Fortunately SAS was formed and, over my surfing career, has been instrumental in achieving the improvements we have seen to date – but the work is far from over.
As the road network improved my surf spots slowly moved south, finally settling in Cornwall in 2000 with my family. My local break is Mawgan Porth. We still get the sewage pollution events on the Menalhyl River but there is another issue that is now dominating the sea quality and safety, and this is the run off of slurry, manure and silage from livestock farms. This is becoming a crisis for both sea, soil and water courses alike.
As climate change starts to kick in tropical-like cloud bursts are common and if they consistently happen over a slurry lagoon it can fill in days and weeks rather than months. The resulting run-off flows over saturated ground into the waterways killing wildlife and poisoning the sea.

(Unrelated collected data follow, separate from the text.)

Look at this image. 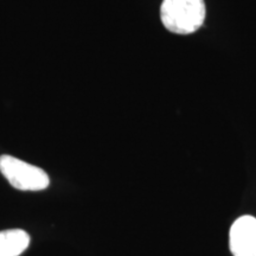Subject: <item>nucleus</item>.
<instances>
[{"label":"nucleus","mask_w":256,"mask_h":256,"mask_svg":"<svg viewBox=\"0 0 256 256\" xmlns=\"http://www.w3.org/2000/svg\"><path fill=\"white\" fill-rule=\"evenodd\" d=\"M30 244V236L22 229L0 232V256H19Z\"/></svg>","instance_id":"nucleus-4"},{"label":"nucleus","mask_w":256,"mask_h":256,"mask_svg":"<svg viewBox=\"0 0 256 256\" xmlns=\"http://www.w3.org/2000/svg\"><path fill=\"white\" fill-rule=\"evenodd\" d=\"M0 172L12 186L22 191H42L50 184L49 176L40 168L11 156H0Z\"/></svg>","instance_id":"nucleus-2"},{"label":"nucleus","mask_w":256,"mask_h":256,"mask_svg":"<svg viewBox=\"0 0 256 256\" xmlns=\"http://www.w3.org/2000/svg\"><path fill=\"white\" fill-rule=\"evenodd\" d=\"M230 250L234 256H256V218L242 216L230 229Z\"/></svg>","instance_id":"nucleus-3"},{"label":"nucleus","mask_w":256,"mask_h":256,"mask_svg":"<svg viewBox=\"0 0 256 256\" xmlns=\"http://www.w3.org/2000/svg\"><path fill=\"white\" fill-rule=\"evenodd\" d=\"M160 18L168 31L188 34L197 31L206 19L204 0H164Z\"/></svg>","instance_id":"nucleus-1"}]
</instances>
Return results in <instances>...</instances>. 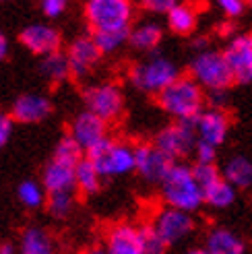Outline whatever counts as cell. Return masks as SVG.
<instances>
[{"mask_svg":"<svg viewBox=\"0 0 252 254\" xmlns=\"http://www.w3.org/2000/svg\"><path fill=\"white\" fill-rule=\"evenodd\" d=\"M157 104L178 122H194L205 112V93L192 77H180L157 95Z\"/></svg>","mask_w":252,"mask_h":254,"instance_id":"1","label":"cell"},{"mask_svg":"<svg viewBox=\"0 0 252 254\" xmlns=\"http://www.w3.org/2000/svg\"><path fill=\"white\" fill-rule=\"evenodd\" d=\"M161 198L166 207L178 209V211H196L205 202L203 188L194 180L192 168L182 166V163H174V168L161 182Z\"/></svg>","mask_w":252,"mask_h":254,"instance_id":"2","label":"cell"},{"mask_svg":"<svg viewBox=\"0 0 252 254\" xmlns=\"http://www.w3.org/2000/svg\"><path fill=\"white\" fill-rule=\"evenodd\" d=\"M85 17L93 33L130 31L132 6L126 0H89L85 4Z\"/></svg>","mask_w":252,"mask_h":254,"instance_id":"3","label":"cell"},{"mask_svg":"<svg viewBox=\"0 0 252 254\" xmlns=\"http://www.w3.org/2000/svg\"><path fill=\"white\" fill-rule=\"evenodd\" d=\"M87 157L93 161L102 178L124 176L136 168L134 147L124 141H114V138H106L99 147L91 149Z\"/></svg>","mask_w":252,"mask_h":254,"instance_id":"4","label":"cell"},{"mask_svg":"<svg viewBox=\"0 0 252 254\" xmlns=\"http://www.w3.org/2000/svg\"><path fill=\"white\" fill-rule=\"evenodd\" d=\"M176 79H180L178 68L166 56H153L130 68V83L145 93L159 95Z\"/></svg>","mask_w":252,"mask_h":254,"instance_id":"5","label":"cell"},{"mask_svg":"<svg viewBox=\"0 0 252 254\" xmlns=\"http://www.w3.org/2000/svg\"><path fill=\"white\" fill-rule=\"evenodd\" d=\"M190 77L211 93L225 91L232 83H236L228 60L219 52H200L190 64Z\"/></svg>","mask_w":252,"mask_h":254,"instance_id":"6","label":"cell"},{"mask_svg":"<svg viewBox=\"0 0 252 254\" xmlns=\"http://www.w3.org/2000/svg\"><path fill=\"white\" fill-rule=\"evenodd\" d=\"M83 99H85L87 110L93 112L95 116H99L108 124L116 122L124 112V95L120 91V87L110 81L87 87L83 93Z\"/></svg>","mask_w":252,"mask_h":254,"instance_id":"7","label":"cell"},{"mask_svg":"<svg viewBox=\"0 0 252 254\" xmlns=\"http://www.w3.org/2000/svg\"><path fill=\"white\" fill-rule=\"evenodd\" d=\"M196 141L198 138L194 130V122H176L157 132L153 145L161 153H166L172 161H176L186 157L190 151H194Z\"/></svg>","mask_w":252,"mask_h":254,"instance_id":"8","label":"cell"},{"mask_svg":"<svg viewBox=\"0 0 252 254\" xmlns=\"http://www.w3.org/2000/svg\"><path fill=\"white\" fill-rule=\"evenodd\" d=\"M151 223H153L157 234L161 236V240L168 246L180 242V240L186 238L194 227V221L190 217V213L172 209V207L157 209L155 215H153V219H151Z\"/></svg>","mask_w":252,"mask_h":254,"instance_id":"9","label":"cell"},{"mask_svg":"<svg viewBox=\"0 0 252 254\" xmlns=\"http://www.w3.org/2000/svg\"><path fill=\"white\" fill-rule=\"evenodd\" d=\"M134 157H136L134 170L149 182H163L170 170L174 168V161L166 153H161L155 145H149V143L136 145Z\"/></svg>","mask_w":252,"mask_h":254,"instance_id":"10","label":"cell"},{"mask_svg":"<svg viewBox=\"0 0 252 254\" xmlns=\"http://www.w3.org/2000/svg\"><path fill=\"white\" fill-rule=\"evenodd\" d=\"M70 136L87 151V153H89L91 149L99 147L106 138H110L108 136V122H104L99 116H95L93 112L85 110L72 120Z\"/></svg>","mask_w":252,"mask_h":254,"instance_id":"11","label":"cell"},{"mask_svg":"<svg viewBox=\"0 0 252 254\" xmlns=\"http://www.w3.org/2000/svg\"><path fill=\"white\" fill-rule=\"evenodd\" d=\"M66 56H68V62H70L72 77L83 79L93 70V66L97 64L99 58H102L104 54H102V50L97 48L93 35H81L68 46Z\"/></svg>","mask_w":252,"mask_h":254,"instance_id":"12","label":"cell"},{"mask_svg":"<svg viewBox=\"0 0 252 254\" xmlns=\"http://www.w3.org/2000/svg\"><path fill=\"white\" fill-rule=\"evenodd\" d=\"M225 60L232 68L236 83H250L252 81V31L240 35L225 48Z\"/></svg>","mask_w":252,"mask_h":254,"instance_id":"13","label":"cell"},{"mask_svg":"<svg viewBox=\"0 0 252 254\" xmlns=\"http://www.w3.org/2000/svg\"><path fill=\"white\" fill-rule=\"evenodd\" d=\"M194 130H196V138L203 143H209L213 147H217L225 141L230 130V116L225 110H217L211 108L205 110L200 116L194 120Z\"/></svg>","mask_w":252,"mask_h":254,"instance_id":"14","label":"cell"},{"mask_svg":"<svg viewBox=\"0 0 252 254\" xmlns=\"http://www.w3.org/2000/svg\"><path fill=\"white\" fill-rule=\"evenodd\" d=\"M21 44L33 54L40 56H50L60 52V42L62 37L60 33L52 27V25H29L21 31Z\"/></svg>","mask_w":252,"mask_h":254,"instance_id":"15","label":"cell"},{"mask_svg":"<svg viewBox=\"0 0 252 254\" xmlns=\"http://www.w3.org/2000/svg\"><path fill=\"white\" fill-rule=\"evenodd\" d=\"M50 112H52V104H50L48 97L40 93H25L15 99L10 116L12 120L23 122V124H35V122L46 120L50 116Z\"/></svg>","mask_w":252,"mask_h":254,"instance_id":"16","label":"cell"},{"mask_svg":"<svg viewBox=\"0 0 252 254\" xmlns=\"http://www.w3.org/2000/svg\"><path fill=\"white\" fill-rule=\"evenodd\" d=\"M108 254H145L138 238V227L130 223H116L106 236Z\"/></svg>","mask_w":252,"mask_h":254,"instance_id":"17","label":"cell"},{"mask_svg":"<svg viewBox=\"0 0 252 254\" xmlns=\"http://www.w3.org/2000/svg\"><path fill=\"white\" fill-rule=\"evenodd\" d=\"M42 184H44L48 194H52V192H72V190L77 188L74 186V168L64 166V163H58V161L52 159L44 168Z\"/></svg>","mask_w":252,"mask_h":254,"instance_id":"18","label":"cell"},{"mask_svg":"<svg viewBox=\"0 0 252 254\" xmlns=\"http://www.w3.org/2000/svg\"><path fill=\"white\" fill-rule=\"evenodd\" d=\"M207 252L209 254H242L244 244H242V240L236 234H232L230 230L217 227V230H213L207 238Z\"/></svg>","mask_w":252,"mask_h":254,"instance_id":"19","label":"cell"},{"mask_svg":"<svg viewBox=\"0 0 252 254\" xmlns=\"http://www.w3.org/2000/svg\"><path fill=\"white\" fill-rule=\"evenodd\" d=\"M21 254H54V242L42 227H29L21 238Z\"/></svg>","mask_w":252,"mask_h":254,"instance_id":"20","label":"cell"},{"mask_svg":"<svg viewBox=\"0 0 252 254\" xmlns=\"http://www.w3.org/2000/svg\"><path fill=\"white\" fill-rule=\"evenodd\" d=\"M42 74L50 81V83H62L70 77V62L68 56L56 52V54H50L46 58H42V64H40Z\"/></svg>","mask_w":252,"mask_h":254,"instance_id":"21","label":"cell"},{"mask_svg":"<svg viewBox=\"0 0 252 254\" xmlns=\"http://www.w3.org/2000/svg\"><path fill=\"white\" fill-rule=\"evenodd\" d=\"M74 186H77L83 194H93L102 186V176L89 157H85L77 168H74Z\"/></svg>","mask_w":252,"mask_h":254,"instance_id":"22","label":"cell"},{"mask_svg":"<svg viewBox=\"0 0 252 254\" xmlns=\"http://www.w3.org/2000/svg\"><path fill=\"white\" fill-rule=\"evenodd\" d=\"M168 25L174 33L188 35L196 27V10L190 4H176L168 12Z\"/></svg>","mask_w":252,"mask_h":254,"instance_id":"23","label":"cell"},{"mask_svg":"<svg viewBox=\"0 0 252 254\" xmlns=\"http://www.w3.org/2000/svg\"><path fill=\"white\" fill-rule=\"evenodd\" d=\"M161 27L155 23H143L138 25V27L130 29V37L128 42L132 44V48L136 50H143V52H151V50H155L161 42Z\"/></svg>","mask_w":252,"mask_h":254,"instance_id":"24","label":"cell"},{"mask_svg":"<svg viewBox=\"0 0 252 254\" xmlns=\"http://www.w3.org/2000/svg\"><path fill=\"white\" fill-rule=\"evenodd\" d=\"M223 176L232 186L248 188L252 184V161H248L246 157H234L228 161Z\"/></svg>","mask_w":252,"mask_h":254,"instance_id":"25","label":"cell"},{"mask_svg":"<svg viewBox=\"0 0 252 254\" xmlns=\"http://www.w3.org/2000/svg\"><path fill=\"white\" fill-rule=\"evenodd\" d=\"M83 147L74 141L70 134H64L56 143V149H54V161L58 163H64V166H70V168H77L79 163L85 159L83 157Z\"/></svg>","mask_w":252,"mask_h":254,"instance_id":"26","label":"cell"},{"mask_svg":"<svg viewBox=\"0 0 252 254\" xmlns=\"http://www.w3.org/2000/svg\"><path fill=\"white\" fill-rule=\"evenodd\" d=\"M17 196H19V200L27 209H40L44 202H48L46 200V188H44V184L35 182V180L21 182L19 188H17Z\"/></svg>","mask_w":252,"mask_h":254,"instance_id":"27","label":"cell"},{"mask_svg":"<svg viewBox=\"0 0 252 254\" xmlns=\"http://www.w3.org/2000/svg\"><path fill=\"white\" fill-rule=\"evenodd\" d=\"M236 198V192H234V186L228 182V180H221L217 184H213L211 188L205 190V202H209L211 207H217V209H223V207H230Z\"/></svg>","mask_w":252,"mask_h":254,"instance_id":"28","label":"cell"},{"mask_svg":"<svg viewBox=\"0 0 252 254\" xmlns=\"http://www.w3.org/2000/svg\"><path fill=\"white\" fill-rule=\"evenodd\" d=\"M138 238H141V246L145 254H163L168 248V244L161 240V236L157 234V230L151 221L138 225Z\"/></svg>","mask_w":252,"mask_h":254,"instance_id":"29","label":"cell"},{"mask_svg":"<svg viewBox=\"0 0 252 254\" xmlns=\"http://www.w3.org/2000/svg\"><path fill=\"white\" fill-rule=\"evenodd\" d=\"M46 207L54 217L64 219V217H68L74 207V196H72V192H52V194H48Z\"/></svg>","mask_w":252,"mask_h":254,"instance_id":"30","label":"cell"},{"mask_svg":"<svg viewBox=\"0 0 252 254\" xmlns=\"http://www.w3.org/2000/svg\"><path fill=\"white\" fill-rule=\"evenodd\" d=\"M130 31H104V33H93V40L97 48L102 50V54H110L118 50L124 42H128Z\"/></svg>","mask_w":252,"mask_h":254,"instance_id":"31","label":"cell"},{"mask_svg":"<svg viewBox=\"0 0 252 254\" xmlns=\"http://www.w3.org/2000/svg\"><path fill=\"white\" fill-rule=\"evenodd\" d=\"M192 174H194V180L198 182V186L203 188V194H205L207 188H211L213 184H217L221 180L215 163H196V166L192 168Z\"/></svg>","mask_w":252,"mask_h":254,"instance_id":"32","label":"cell"},{"mask_svg":"<svg viewBox=\"0 0 252 254\" xmlns=\"http://www.w3.org/2000/svg\"><path fill=\"white\" fill-rule=\"evenodd\" d=\"M215 149L209 143H203V141H196V147H194V155H196V163H213L215 161Z\"/></svg>","mask_w":252,"mask_h":254,"instance_id":"33","label":"cell"},{"mask_svg":"<svg viewBox=\"0 0 252 254\" xmlns=\"http://www.w3.org/2000/svg\"><path fill=\"white\" fill-rule=\"evenodd\" d=\"M42 10H44L46 17L56 19V17H60L62 12L66 10V2H64V0H44V2H42Z\"/></svg>","mask_w":252,"mask_h":254,"instance_id":"34","label":"cell"},{"mask_svg":"<svg viewBox=\"0 0 252 254\" xmlns=\"http://www.w3.org/2000/svg\"><path fill=\"white\" fill-rule=\"evenodd\" d=\"M219 6H221V10L225 12V15L234 19V17H240L242 15L246 4L242 2V0H221Z\"/></svg>","mask_w":252,"mask_h":254,"instance_id":"35","label":"cell"},{"mask_svg":"<svg viewBox=\"0 0 252 254\" xmlns=\"http://www.w3.org/2000/svg\"><path fill=\"white\" fill-rule=\"evenodd\" d=\"M10 132H12V116L0 112V149L8 143Z\"/></svg>","mask_w":252,"mask_h":254,"instance_id":"36","label":"cell"},{"mask_svg":"<svg viewBox=\"0 0 252 254\" xmlns=\"http://www.w3.org/2000/svg\"><path fill=\"white\" fill-rule=\"evenodd\" d=\"M178 4V2H174V0H147V2H143V6L147 10H153V12H168Z\"/></svg>","mask_w":252,"mask_h":254,"instance_id":"37","label":"cell"},{"mask_svg":"<svg viewBox=\"0 0 252 254\" xmlns=\"http://www.w3.org/2000/svg\"><path fill=\"white\" fill-rule=\"evenodd\" d=\"M6 56H8V40H6V35L0 31V62H2Z\"/></svg>","mask_w":252,"mask_h":254,"instance_id":"38","label":"cell"},{"mask_svg":"<svg viewBox=\"0 0 252 254\" xmlns=\"http://www.w3.org/2000/svg\"><path fill=\"white\" fill-rule=\"evenodd\" d=\"M0 254H15V246L8 242H2L0 244Z\"/></svg>","mask_w":252,"mask_h":254,"instance_id":"39","label":"cell"},{"mask_svg":"<svg viewBox=\"0 0 252 254\" xmlns=\"http://www.w3.org/2000/svg\"><path fill=\"white\" fill-rule=\"evenodd\" d=\"M85 254H108V252H106V248H99V246H95V248L85 250Z\"/></svg>","mask_w":252,"mask_h":254,"instance_id":"40","label":"cell"},{"mask_svg":"<svg viewBox=\"0 0 252 254\" xmlns=\"http://www.w3.org/2000/svg\"><path fill=\"white\" fill-rule=\"evenodd\" d=\"M188 254H209V252H207V248H205V250H200V248H198V250H190Z\"/></svg>","mask_w":252,"mask_h":254,"instance_id":"41","label":"cell"},{"mask_svg":"<svg viewBox=\"0 0 252 254\" xmlns=\"http://www.w3.org/2000/svg\"><path fill=\"white\" fill-rule=\"evenodd\" d=\"M250 6H252V2H250Z\"/></svg>","mask_w":252,"mask_h":254,"instance_id":"42","label":"cell"}]
</instances>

My company Bennamann is now working hard with Cornwall council and farmers to not only solve the issue but also provide a completely sustainable fuel and extra income for the farmers. Slurry lagoons produce copious amounts of biogas which contains CO2 and methane. Methane is a greenhouse gas 86 times more powerful than CO2. We capture it and convert it into a clean fuel that can power tractors, trucks and mobile generators that can power the farm or used to charge mobile electric vehicles.
My vision is to see the seas and waterways of UK and beyond returned to their natural state, i.e., crystal clear, and full of diverse life.